While eventual resorption of the necrotic sequestrum would be necessary to restore the normal mechanical properties of the femoral head, rapid resorption leads to collapse. A great deal of research has been performed looking at the role of bisphosphonates in models of Perthes disease. In rodent traumatic models, femoral head structure can be almost completely preserved with zoledronic acid or alendronate treatment. In the SHR model, zoledronic acid can improve femoral head shape.
In the piglet model of ischemic necrosis where the femoral head vessels are disrupted by a ligature, systemic ibandronate significantly improves the maintenance of femoral head shape. However, the biodistribution of bisphosphonate to the necrotic bone is initially poor, favoring local delivery. Treatment with an inhibitor of RANKL, osteoprotegerin (OPG), was systemically effective but also had major effects on growth plate remodelling.
In small animal models, the return of bone formation is rapid with bisphosphonate therapy. However, this finding is not observed in the piglet model or in patients with Perthes disease. This suggests that while anticatabolic strategies are likely to be necessary to preserve femoral head shape, stimulation of bone formation is likely to be also desirable.

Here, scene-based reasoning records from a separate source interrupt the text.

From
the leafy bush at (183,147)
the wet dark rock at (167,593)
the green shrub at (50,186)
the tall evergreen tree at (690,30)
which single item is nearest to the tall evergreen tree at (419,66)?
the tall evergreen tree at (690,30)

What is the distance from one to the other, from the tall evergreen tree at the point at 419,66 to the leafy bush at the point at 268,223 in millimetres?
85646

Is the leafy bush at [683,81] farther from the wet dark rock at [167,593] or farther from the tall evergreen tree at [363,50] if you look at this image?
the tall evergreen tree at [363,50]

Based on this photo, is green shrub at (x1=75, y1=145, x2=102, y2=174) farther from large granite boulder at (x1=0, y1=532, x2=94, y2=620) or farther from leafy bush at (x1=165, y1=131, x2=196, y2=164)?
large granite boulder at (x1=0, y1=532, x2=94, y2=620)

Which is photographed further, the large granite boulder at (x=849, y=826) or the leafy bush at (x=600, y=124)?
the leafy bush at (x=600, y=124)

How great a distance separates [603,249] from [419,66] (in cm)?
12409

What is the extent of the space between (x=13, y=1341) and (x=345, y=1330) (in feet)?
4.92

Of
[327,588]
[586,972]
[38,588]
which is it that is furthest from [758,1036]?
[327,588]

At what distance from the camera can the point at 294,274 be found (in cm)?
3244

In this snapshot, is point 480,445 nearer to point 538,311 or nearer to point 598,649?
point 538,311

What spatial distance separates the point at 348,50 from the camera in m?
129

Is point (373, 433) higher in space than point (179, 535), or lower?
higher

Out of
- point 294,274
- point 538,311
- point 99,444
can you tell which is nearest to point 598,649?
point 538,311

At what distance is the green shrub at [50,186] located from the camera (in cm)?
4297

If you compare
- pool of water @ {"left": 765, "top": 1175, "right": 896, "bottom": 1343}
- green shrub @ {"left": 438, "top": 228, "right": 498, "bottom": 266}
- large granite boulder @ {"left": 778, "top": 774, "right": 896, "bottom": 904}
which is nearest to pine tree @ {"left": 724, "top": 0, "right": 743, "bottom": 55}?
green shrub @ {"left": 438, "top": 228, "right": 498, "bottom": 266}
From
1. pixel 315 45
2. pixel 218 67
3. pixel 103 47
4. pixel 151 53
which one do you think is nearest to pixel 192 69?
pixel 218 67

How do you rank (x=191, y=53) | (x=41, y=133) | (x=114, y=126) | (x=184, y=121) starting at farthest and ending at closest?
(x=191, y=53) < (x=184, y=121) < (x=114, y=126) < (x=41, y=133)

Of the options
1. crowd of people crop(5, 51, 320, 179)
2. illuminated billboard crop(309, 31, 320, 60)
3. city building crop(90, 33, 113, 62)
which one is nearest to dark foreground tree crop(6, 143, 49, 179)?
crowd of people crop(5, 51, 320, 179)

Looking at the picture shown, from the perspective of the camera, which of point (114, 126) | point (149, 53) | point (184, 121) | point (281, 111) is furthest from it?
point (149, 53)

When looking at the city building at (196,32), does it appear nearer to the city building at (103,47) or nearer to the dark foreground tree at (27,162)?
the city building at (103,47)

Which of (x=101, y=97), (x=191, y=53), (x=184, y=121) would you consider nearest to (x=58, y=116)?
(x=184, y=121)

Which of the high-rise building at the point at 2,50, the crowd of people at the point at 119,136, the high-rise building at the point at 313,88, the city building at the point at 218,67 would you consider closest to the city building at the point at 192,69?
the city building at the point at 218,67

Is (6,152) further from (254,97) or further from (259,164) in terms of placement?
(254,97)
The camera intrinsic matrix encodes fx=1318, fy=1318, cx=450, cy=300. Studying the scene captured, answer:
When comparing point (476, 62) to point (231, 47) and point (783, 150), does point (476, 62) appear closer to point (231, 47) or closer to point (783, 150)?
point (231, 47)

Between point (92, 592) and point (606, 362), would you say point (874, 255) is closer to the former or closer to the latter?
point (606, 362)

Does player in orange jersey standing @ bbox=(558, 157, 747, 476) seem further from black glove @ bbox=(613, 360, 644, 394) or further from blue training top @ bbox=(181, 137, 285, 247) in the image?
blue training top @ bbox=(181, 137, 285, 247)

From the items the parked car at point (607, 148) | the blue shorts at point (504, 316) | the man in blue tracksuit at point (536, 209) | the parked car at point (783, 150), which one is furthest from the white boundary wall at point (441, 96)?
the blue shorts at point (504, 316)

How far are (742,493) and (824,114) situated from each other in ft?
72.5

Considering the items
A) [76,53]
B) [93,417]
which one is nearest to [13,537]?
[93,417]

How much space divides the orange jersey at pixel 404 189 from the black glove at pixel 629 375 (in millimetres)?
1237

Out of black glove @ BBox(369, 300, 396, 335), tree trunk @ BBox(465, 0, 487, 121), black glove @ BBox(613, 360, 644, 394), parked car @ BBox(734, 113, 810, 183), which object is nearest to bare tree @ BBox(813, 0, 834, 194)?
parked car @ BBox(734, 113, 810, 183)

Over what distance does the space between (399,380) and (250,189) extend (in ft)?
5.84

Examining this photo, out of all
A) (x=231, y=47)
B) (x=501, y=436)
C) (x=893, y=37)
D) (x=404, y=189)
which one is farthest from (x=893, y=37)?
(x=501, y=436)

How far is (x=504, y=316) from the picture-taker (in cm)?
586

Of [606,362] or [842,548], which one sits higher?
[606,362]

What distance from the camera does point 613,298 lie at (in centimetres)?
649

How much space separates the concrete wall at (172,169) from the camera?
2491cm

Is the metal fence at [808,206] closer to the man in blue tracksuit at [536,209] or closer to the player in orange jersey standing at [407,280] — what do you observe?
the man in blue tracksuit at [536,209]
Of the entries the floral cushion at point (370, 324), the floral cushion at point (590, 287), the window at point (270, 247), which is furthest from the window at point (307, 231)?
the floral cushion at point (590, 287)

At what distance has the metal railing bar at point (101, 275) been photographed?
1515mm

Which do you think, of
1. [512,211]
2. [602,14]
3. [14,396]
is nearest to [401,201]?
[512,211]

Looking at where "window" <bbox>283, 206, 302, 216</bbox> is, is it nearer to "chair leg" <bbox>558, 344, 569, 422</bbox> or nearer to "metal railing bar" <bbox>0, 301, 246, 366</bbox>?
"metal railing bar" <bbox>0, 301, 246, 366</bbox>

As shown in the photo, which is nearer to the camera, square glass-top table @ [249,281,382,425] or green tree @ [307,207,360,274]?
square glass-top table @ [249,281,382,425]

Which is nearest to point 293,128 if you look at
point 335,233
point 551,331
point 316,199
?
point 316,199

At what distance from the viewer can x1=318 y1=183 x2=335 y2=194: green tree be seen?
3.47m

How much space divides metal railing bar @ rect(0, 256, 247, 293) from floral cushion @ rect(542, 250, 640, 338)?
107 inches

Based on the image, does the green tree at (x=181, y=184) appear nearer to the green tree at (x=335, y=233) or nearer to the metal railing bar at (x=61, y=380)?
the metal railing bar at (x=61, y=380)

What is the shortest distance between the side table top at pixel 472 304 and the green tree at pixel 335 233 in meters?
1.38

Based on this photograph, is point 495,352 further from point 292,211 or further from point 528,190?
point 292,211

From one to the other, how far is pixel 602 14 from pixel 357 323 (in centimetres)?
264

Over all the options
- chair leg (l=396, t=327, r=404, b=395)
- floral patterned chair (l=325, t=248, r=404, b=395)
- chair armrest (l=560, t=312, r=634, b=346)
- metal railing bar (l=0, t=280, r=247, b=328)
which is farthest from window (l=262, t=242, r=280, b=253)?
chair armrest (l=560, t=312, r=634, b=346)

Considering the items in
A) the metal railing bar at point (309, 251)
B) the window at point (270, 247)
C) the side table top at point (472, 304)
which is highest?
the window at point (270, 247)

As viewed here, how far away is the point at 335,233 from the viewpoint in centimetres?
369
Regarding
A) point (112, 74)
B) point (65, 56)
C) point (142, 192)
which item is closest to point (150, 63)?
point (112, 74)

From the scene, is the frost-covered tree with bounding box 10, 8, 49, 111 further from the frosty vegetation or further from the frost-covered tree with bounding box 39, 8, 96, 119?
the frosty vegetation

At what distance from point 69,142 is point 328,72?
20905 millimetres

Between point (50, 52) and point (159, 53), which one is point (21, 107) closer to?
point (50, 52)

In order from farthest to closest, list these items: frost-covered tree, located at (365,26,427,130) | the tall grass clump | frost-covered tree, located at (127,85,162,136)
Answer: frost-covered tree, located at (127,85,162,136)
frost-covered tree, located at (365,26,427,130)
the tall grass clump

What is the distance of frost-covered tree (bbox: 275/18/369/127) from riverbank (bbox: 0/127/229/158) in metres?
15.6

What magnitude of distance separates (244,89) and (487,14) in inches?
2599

An anabolic strategy would increase revascularization and couple this with increased bone formation. Bone morphogenic proteins (BMPs) and bisphosphonates are known to be synergistic in bone repair. In the piglet model, this experimental strategy used BMP-2 injection at the same time as local ibandronate infusion as a single intraosseous injection. Compared with the control group, the combined therapy group had a significant decrease in femoral head deformity and the osteoclast number and a significant increase in the trabecular bone volume ( Fig. 2 ). The combined treatment group also had a significantly higher osteoblast surface compared with the local ibandronate treatment group, suggesting an increased bone formation as a result of adding BMP-2. One cautionary finding was the presence of heterotopic ossification in the hip joint capsule. This was postulated to be due to a leakage of BMP-2 into the joint during and following the local injection procedure. Further studies underway to determine whether the heterotopic ossification can be prevented by lowering the dose of BMP-2 and changing the delivery technique.